* [SOURCE]:
____________

The Latin phrase — in illo tempore, “in that time” — Eliade’s technical name for the time of origins: the mythical when in which the gods or ancestral heroes accomplished the paradigmatic gestures that every subsequent ritual repeats. It is not a historical time. It is the time before time, the eternal present from which all sacred time descends.

“In illo tempore the gods had displayed their greatest powers. The cosmogony is the supreme divine manifestation, the paradigmatic act of strength, superabundance, and creativity. Religious man thirsts for the real. By every means at his disposal, he seeks to reside at the very source of primordial reality, when the world was in statu nascendi” (The Sacred and the Profane, 1957).

Every festival is an ingress back into illud tempus. “The festival is not merely the commemoration of a mythical event; it reactualizes the event” (ibid.). The participants do not remember; they become contemporary with the gods.

Christianity, Eliade argues, revalues the phrase. “The illud tempus evoked by the Gospels is a clearly defined historical time — the time in which Pontius Pilate was Governor of Judaea — but it was sanctified by the presence of Christ. When a Christian of our day participates in liturgical time, he recovers the illud tempus in which Christ lived, suffered, and rose again — but it is no longer a mythical time, it is the time when Pontius Pilate governed Judaea” (The Sacred and the Profane, 1957). The liturgical illud tempus is historical and archetypal at once; this is the innovation that distinguishes Christian sacred time from archaic sacred time while preserving the structure.

For Seba, illud tempus is the technical anchor of sacred-time — the name for what ritual recovers and what the profane condition has lost.

____________

* [GIVEN INFORMATION]:
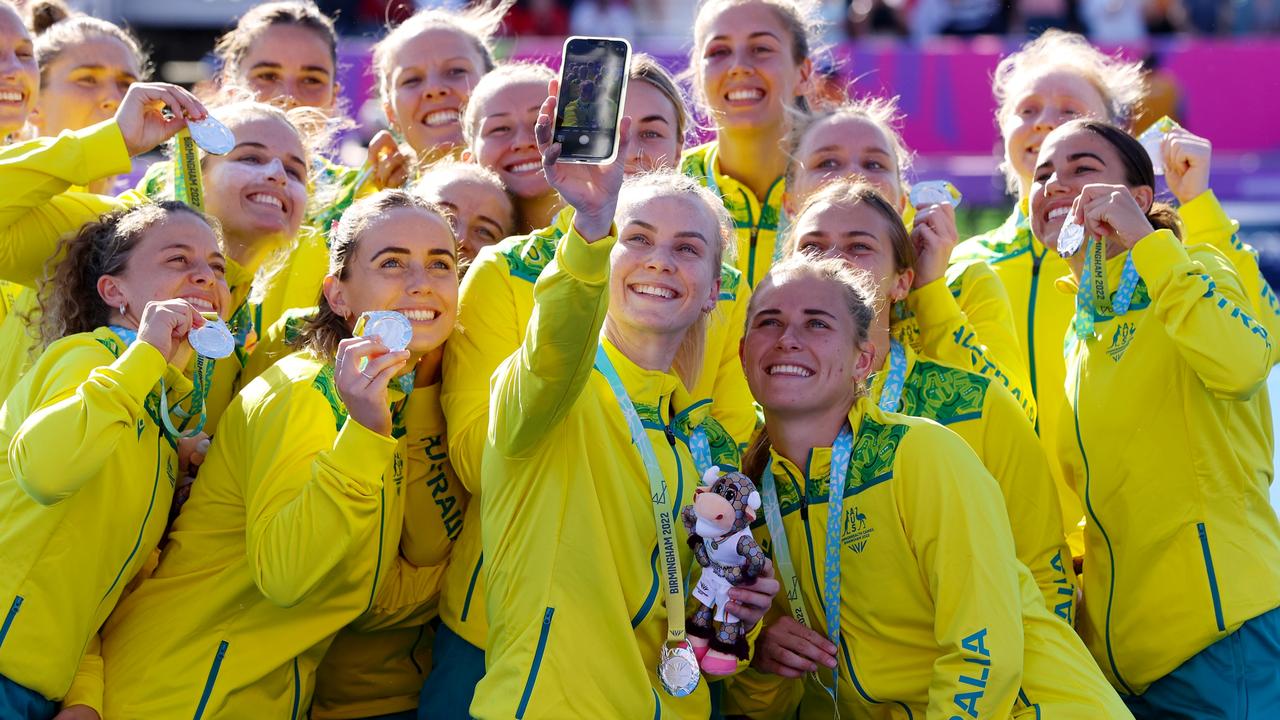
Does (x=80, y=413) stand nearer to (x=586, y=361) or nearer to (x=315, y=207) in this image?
(x=586, y=361)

____________

* [REQUIRED WORK]:
a) In the passage on illud tempus, what does a festival do to the mythical event besides commemorating it?
b) Reproduce word for word the part of the passage on illud tempus that begins at the words "Christianity, Eliade argues, revalues" and stops after the words "condition has lost.".

* [SOLUTIONS TO THE TASKS]:
a) It reactualizes the event.

b)
Christianity, Eliade argues, revalues the phrase. “The illud tempus evoked by the Gospels is a clearly defined historical time — the time in which Pontius Pilate was Governor of Judaea — but it was sanctified by the presence of Christ. When a Christian of our day participates in liturgical time, he recovers the illud tempus in which Christ lived, suffered, and rose again — but it is no longer a mythical time, it is the time when Pontius Pilate governed Judaea” (The Sacred and the Profane, 1957). The liturgical illud tempus is historical and archetypal at once; this is the innovation that distinguishes Christian sacred time from archaic sacred time while preserving the structure.

For Seba, illud tempus is the technical anchor of sacred-time — the name for what ritual recovers and what the profane condition has lost.